Task to carry out: From the listing below, please restate exactly the lines beginning at the one with "Bệnh do nhiều" and ending at the one with "cycling dubai", both included, and skip the pictures.

Listed entries:
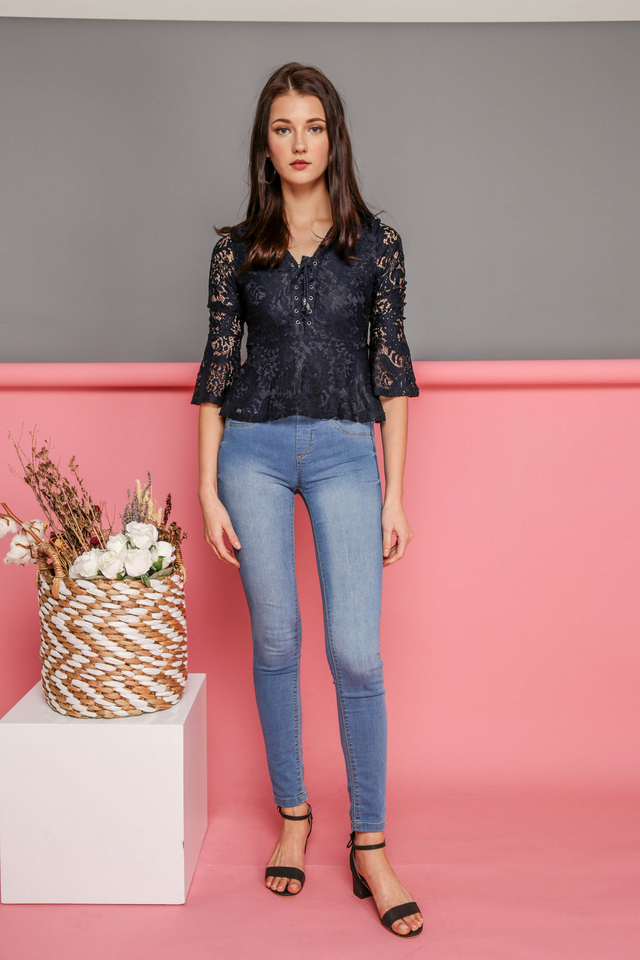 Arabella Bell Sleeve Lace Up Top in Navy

* * *

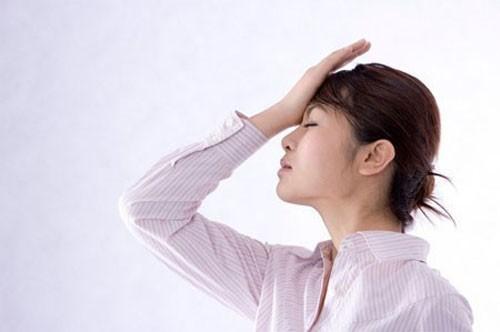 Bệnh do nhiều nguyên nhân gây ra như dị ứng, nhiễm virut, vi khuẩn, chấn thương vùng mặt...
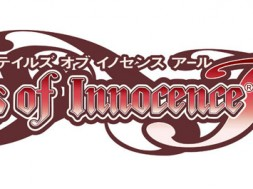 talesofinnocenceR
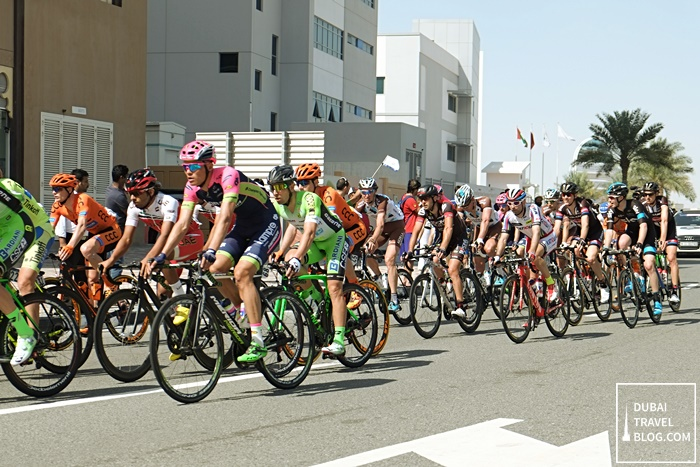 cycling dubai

Exercise response:
 Bệnh do nhiều nguyên nhân gây ra như dị ứng, nhiễm virut, vi khuẩn, chấn thương vùng mặt...
 talesofinnocenceR
 cycling dubai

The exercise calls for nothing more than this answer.